La terapia cognitivo-comportamentale può aiutare a modificare quegli schemi del pensiero (cognitivo), che attivano le paure e gli attacchi di panico. Può anche aiutare a cambiare il modo di reagire (comportamento) a situazioni di ansia o di paura. Durante le sedute terapeutiche imparerete a riconoscere quali sono i fattori che scatenano gli attacchi di panico o che possono peggiorarli, ad esempio dei pensieri o delle situazioni specifiche. Imparerete anche i modi per affrontare l’ansia ed i sintomi fisici associati agli attacchi di panico. Questi possono includere la respirazione e tecniche di rilassamento.
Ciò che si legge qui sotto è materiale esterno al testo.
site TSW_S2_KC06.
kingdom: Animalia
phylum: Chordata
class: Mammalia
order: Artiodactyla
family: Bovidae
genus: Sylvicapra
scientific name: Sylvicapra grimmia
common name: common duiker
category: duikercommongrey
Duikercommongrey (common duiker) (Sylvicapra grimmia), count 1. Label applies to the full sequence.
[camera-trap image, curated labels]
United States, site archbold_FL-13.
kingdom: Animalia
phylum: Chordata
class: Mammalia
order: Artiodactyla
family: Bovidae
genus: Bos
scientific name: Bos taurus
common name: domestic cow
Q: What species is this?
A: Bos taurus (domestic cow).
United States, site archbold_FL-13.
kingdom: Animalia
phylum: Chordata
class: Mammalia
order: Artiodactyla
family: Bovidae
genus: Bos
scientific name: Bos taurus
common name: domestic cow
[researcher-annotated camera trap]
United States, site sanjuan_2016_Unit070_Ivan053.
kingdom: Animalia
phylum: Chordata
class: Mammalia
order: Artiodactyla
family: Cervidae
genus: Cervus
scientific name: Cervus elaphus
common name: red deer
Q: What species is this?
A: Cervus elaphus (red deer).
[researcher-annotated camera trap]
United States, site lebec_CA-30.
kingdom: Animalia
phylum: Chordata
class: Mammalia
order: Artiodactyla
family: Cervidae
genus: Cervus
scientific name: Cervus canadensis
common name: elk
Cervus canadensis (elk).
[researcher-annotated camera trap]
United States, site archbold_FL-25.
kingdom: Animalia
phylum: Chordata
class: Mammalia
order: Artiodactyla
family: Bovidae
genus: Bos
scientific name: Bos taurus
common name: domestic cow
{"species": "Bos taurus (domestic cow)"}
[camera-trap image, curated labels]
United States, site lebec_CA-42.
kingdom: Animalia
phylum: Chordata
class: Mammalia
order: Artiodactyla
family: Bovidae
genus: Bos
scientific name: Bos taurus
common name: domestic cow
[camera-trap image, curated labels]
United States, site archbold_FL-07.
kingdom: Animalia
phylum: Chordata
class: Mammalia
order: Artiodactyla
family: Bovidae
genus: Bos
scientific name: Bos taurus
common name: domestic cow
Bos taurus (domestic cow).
Inoltre, lavorando con cura con il terapeuta, è possibile ricreare i sintomi di attacchi di panico nella sicurezza del proprio ufficio. Questo è un passo importante in quanto consente di imparare a controllare e padroneggiare i sintomi in modo che non continuino ad essere una fonte di paura intensa. In questo modo potrete anche superare la paura di trovarvi in certe situazioni che potreste essere portati ad evitare, come ad esempio in centri commerciali affollati o alla guida di un auto.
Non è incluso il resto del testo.